Provided text -

Le Bobster de la Minnesota

Honorary Aussie Tony Joe White

Sunday, April 24, 2011

In Mohammad's City: Haji Aslam Sabri

Ajmer Sharif

Switching gears from great singers of the Christian ‘gospel’ tradition, we move to another form of spiritual music: qawwali.
Much of South Asia’s Muslim culture and worship was born and unfolds around the shrines (dargah) of sufi poets and teachers who are usually revered as saints. The pace and feel of life around these shrines is very different than the often solemn, segregated and increasingly shrill atmosphere that dominates the large ‘mainstream’ mosques (masajid).
At the fairs that mark key dates in the life of the pir (saint), especially the urs (death anniversary) the surrounding countryside comes to life like savannah after rain.  Tents large and small pop up and all manner of hucksters, carnival masters, caterers, itinerant shopkeepers and wandering holy men converge to fill them up far into each night.  Buses and pickup trucks loaded with villagers roar back and forth between nearby towns, guns are shot occasionally, into the air mostly and of course everywhere there is music. Pop music blasts from the restaurants. In small groups men pluck and bow battered sarangis, iktaars and beat dholak singing songs with deep folk roots. And of course late into the night qawwal parties regale listeners with songs of praise to Mohammad, the Koran, Allah and the local pir.
I quote from a study of a shrine the Washerman’s Dog used to frequent years ago, Golra Sharif, a few short kilometres from Islamabad.
At about 10:15 a.m. attendants roll out carpets on which the murids will sit in the large assembly hall. The pir sits at one end and his male murids (disciples) sit in rows along the three remaining sides. A basket of flowers are placed next to the pir along with other decorations. The qawwals, one playing a sitar, another a box harmonium and a third drums, sit on one side in the front row so that the murids have ease of access to them. Next to them sits a hafiz (one who knows the Quran by heart) who opens and closes hour long performances with a Quranic reading.
During the performance, the pir, usually three or four times, gives a rupee to the hafiz, who in turn gives it to the qawwals. This triggers a stread of murids who leaving their seats, offer money to the qawwals. While the qawwali continues the secretary, sitting near the door, hands the pir his mail and periodically confers with him over replies. Despite this undercurrent of activity a real feeling of reverence is generated and rapt attention characterises the murids. No one breaks the mood by talking or smoking—with their shoes removed and heads covered, occasionally swaying with the rhythm, one is left in no doubt that is an act of devotion and considered as such. (Pirs, Shrines and Pakistani Islam, P.Lewis, Rawalpindi, 1985)

Actions to take -
(A) In the text on qawwali at sufi shrines, who opens and closes the hour-long performances at Golra Sharif with a Quranic reading?
(B) Continue the text on qawwali at sufi shrines from the point where it stops.

Dataset items:
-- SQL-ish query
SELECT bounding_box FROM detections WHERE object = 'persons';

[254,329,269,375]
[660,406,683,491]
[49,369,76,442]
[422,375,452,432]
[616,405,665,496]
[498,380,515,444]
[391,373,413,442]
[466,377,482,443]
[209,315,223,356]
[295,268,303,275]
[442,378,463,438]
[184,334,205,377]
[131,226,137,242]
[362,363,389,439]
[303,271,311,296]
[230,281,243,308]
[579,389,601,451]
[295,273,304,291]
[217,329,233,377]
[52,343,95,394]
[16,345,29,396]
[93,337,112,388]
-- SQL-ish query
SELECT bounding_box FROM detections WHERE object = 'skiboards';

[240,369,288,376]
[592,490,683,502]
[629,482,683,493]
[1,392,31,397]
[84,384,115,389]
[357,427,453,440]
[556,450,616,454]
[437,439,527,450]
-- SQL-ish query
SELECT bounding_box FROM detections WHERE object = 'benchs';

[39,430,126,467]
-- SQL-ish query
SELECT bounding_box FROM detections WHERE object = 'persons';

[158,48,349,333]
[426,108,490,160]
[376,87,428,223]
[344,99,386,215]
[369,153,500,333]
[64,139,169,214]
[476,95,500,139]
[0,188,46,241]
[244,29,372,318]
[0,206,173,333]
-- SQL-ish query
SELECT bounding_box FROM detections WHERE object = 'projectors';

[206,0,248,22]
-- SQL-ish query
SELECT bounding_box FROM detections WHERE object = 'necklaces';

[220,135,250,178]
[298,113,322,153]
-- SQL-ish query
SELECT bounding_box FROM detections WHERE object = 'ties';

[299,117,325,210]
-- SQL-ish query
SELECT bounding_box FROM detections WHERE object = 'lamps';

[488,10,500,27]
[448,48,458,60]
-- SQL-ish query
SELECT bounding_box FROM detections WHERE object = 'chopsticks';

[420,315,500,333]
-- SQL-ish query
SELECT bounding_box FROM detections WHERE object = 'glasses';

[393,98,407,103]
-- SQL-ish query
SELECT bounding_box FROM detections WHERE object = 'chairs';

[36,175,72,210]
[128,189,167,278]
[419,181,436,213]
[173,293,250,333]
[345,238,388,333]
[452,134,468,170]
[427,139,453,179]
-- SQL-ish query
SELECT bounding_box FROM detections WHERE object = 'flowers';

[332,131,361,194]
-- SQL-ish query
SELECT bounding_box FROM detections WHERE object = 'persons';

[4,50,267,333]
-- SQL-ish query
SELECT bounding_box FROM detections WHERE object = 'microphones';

Responses per task -
(A) A hafiz, one who knows the Quran by heart, who sits next to the qawwals.

(B)
The most important dargah in India, if not South Asia, is that of Moinuddin Chisti, the founder of the Chisti silsila (order) of Sufis in the sub-continent. Located in Ajmer, Rajasthan, where he came as a preacher from Iran via Bukhara, the great center of Islamic learning in the early middle ages. His tomb in Ajmer rose to a position of preeminent prominence during the time of the Mughal Emperor Akbar (16th century) who humbly walked to Ajmer to honor the sufi after hearing qawwals singing the great saint’s praises. Ever since it has been one of the major pilgrimage sites for not only Muslims, but Hindus, Sikhs and even Christians.
In this post the Washerman’s Dog offers a selection of contemporary qawwali by Haji Aslam Sabri a devotee of Moinuddin Chisti and frequent visitor to Ajmer Sharif.  Sabri’s style in this collection is more restrained then the fiery vocal pyrotechnics of the performers more familiar to Western audiences. Indeed, in some instances, the feel touches the fringes of mainstream ‘filmi’ qawwali, but Haji sahib’s soft tenor voice and lovely Urdu pronunciation keeps the music true to its devotional roots. Indeed, one can argue that it shares something with the Hindu bhajan (hymn) in its quiet intensity and allows the worshipper to focus on the real object.  As mighty as Rizwan and Muazzam are, one can’t help but feeling as one listens to some of their more energetic qawwalis that one is sitting dangerously close to a runaway train. The highpoint of this volume is the 30 minute qawwali in praise of the Mecca. Mohammad ke sheher mein (In Mohammad’s City) is a masterpiece that in addition to relating the healing and holy properties of Mecca includes poetry by Mohammad Iqbal and Sufi Bismil Baba.
            Track Listing:
1.    Bigri Banti Hain Unka Khaya
2.    Dar Chood ke Aap ka Sabir
3.    Jaan Se Piyara
4.    Main Ghulam-e-Mustafa Hun
5.    Mere Sabir Nirali Teri Sha
6.    Mil Gaya Unka Dar Jisko
7.    Muhammad ke Shahar Mein
8.    Qaul
9.    Sabir ke Martabe ko Kya
10. Wa ko Naam Moinuddin Pyaro
Listen here.
As an Easter bonus, the Washerman’s Dog has included a small mix of other qawwals.

            Track Listing:
1.    Makkah Madina (Nusrat Fateh Ali Khan)
2.    Teri Ishq Nachaya (Wadali Brothers)
3.    Allah Ho Ya Rahman (Rizwan and Muazzam)
4.    Mohabbat Karne Walo Hum Mohabbat  (Sabri Brothers)

Listen here.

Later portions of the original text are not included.